Ist auf jeden Fall eine etwas milchige Flüsssigkeit, welche in den Stein einzieht und nach der Trocknung transparent ist

Oder halt  Kaliwasserglas.
Beides ist weitgehend unsichtbar, da transparent.


Gruß Carsten


----------



## Tottoabs (16. Aug. 2016)

Lasse mal Wasser rein und schaue wie lange es drinnen bleibt.
Ich musste unsere alle Anbohren um Blumenkübel und keine Teiche zu haben.


----------



## DbSam (16. Aug. 2016)

Tottoabs schrieb:


> Ich musste unsere alle Anbohren um Blumenkübel und keine Teiche zu haben.


Das ist ja wieder eine ganz andere Anforderung ...  


Gruß Carsten


----------



## Daufi (16. Aug. 2016)

Totto, da ist sowieso ein Riesenloch drin - denke zum auffüllen...

Carsten, wir wachsen an unseren Aufgaben...

Meine nächste ist jetzt mal schöne Tomatenbrote bzw. etwas bruschettaähnliches fürs Abendessen zu produzieren....

Euch einen schönen sonnigen Abend!


----------



## DbSam (16. Aug. 2016)

Daufi schrieb:


> Meine nächste ist jetzt mal schöne Tomatenbrote bzw. etwas bruschettaähnliches fürs Abendessen zu produzieren....


Cool, dafür habe ich im Normalfall meine Holde. Soll ja nicht nur 'ähnlich' werden. 
Ich kann nur Grill. 


Gruß Carsten


----------



## Daufi (17. Aug. 2016)

Meine bessere Hälfte holt das Bier....( den ganzen Kasten...) 

Carsten, hast Du mit dem Wasserglas schon mal was gemacht?
Ich lese da immer von versiegeln, Abdichtung, Verfestigung...
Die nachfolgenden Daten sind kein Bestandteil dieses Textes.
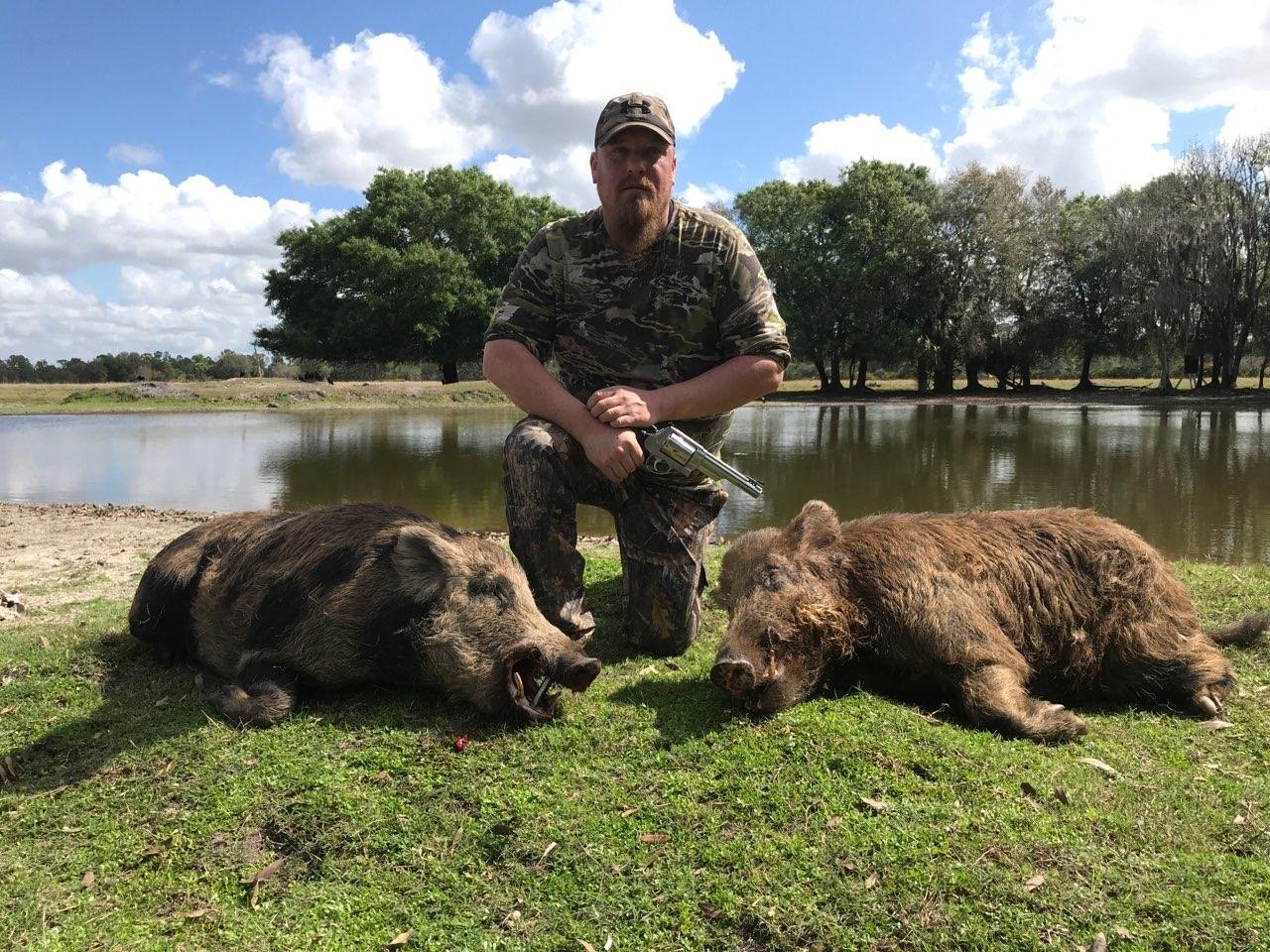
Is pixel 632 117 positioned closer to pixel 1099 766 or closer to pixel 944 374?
pixel 1099 766

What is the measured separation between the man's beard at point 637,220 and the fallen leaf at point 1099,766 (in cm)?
375

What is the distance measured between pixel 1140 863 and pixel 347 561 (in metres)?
3.90

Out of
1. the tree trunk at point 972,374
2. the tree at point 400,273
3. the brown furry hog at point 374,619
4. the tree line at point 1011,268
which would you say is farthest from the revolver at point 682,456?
the tree trunk at point 972,374

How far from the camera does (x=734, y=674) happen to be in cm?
391

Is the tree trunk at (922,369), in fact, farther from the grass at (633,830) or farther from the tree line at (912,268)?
the grass at (633,830)

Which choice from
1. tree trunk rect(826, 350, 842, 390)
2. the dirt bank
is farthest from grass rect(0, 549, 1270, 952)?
tree trunk rect(826, 350, 842, 390)

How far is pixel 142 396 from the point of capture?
1747 inches

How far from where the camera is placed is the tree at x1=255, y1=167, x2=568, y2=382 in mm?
46781

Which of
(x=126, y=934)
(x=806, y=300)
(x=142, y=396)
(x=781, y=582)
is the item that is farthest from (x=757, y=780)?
(x=806, y=300)

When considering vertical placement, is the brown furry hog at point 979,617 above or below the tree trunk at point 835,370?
below

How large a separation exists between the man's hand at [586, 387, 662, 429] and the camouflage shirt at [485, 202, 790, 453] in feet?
1.86

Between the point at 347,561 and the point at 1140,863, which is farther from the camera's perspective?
the point at 347,561

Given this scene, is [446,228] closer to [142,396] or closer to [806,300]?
[142,396]

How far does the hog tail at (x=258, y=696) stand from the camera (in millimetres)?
4152
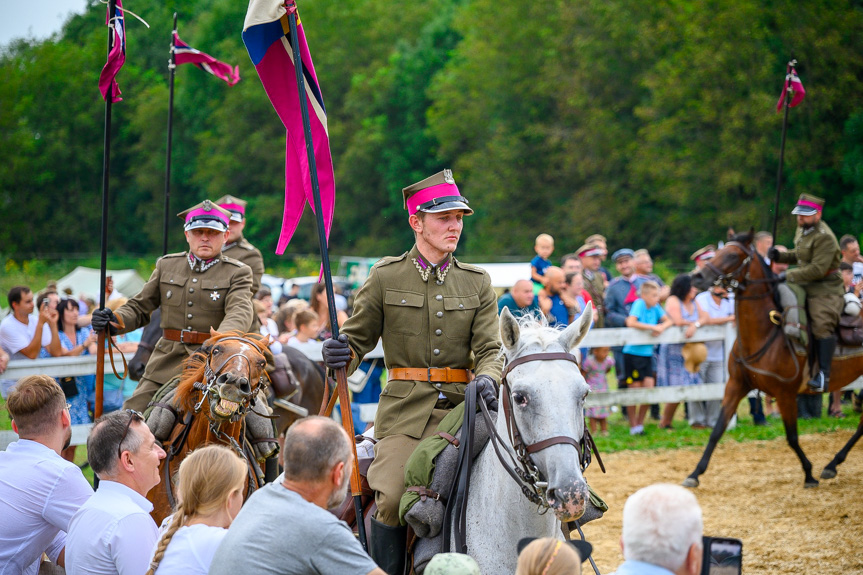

Aber ist das auch dauerhaft dicht, sprich wenn mit Wasser gefüllt?
Und die einen verkaufen Natronwasserglas und dann gibts ja noch Kaliwasserglas, eigentlich mit den gleichen Eigenschaften.... Hmmmm....


----------



## DbSam (17. Aug. 2016)

Nein, mit Kaliwasserglas musste ich noch nicht arbeiten. Ist aber in der Verarbeitung sicher nicht anderes als Tiefengrund

Aber als ich von Deinem Sandsteintrog gelesen habe, kam mir als erster Gedanke 'Wasserglas'. (Allerdings funktioniert da nur Kaliwasserglas, hatte ich vorhin schon zum Wiki verlinkt.)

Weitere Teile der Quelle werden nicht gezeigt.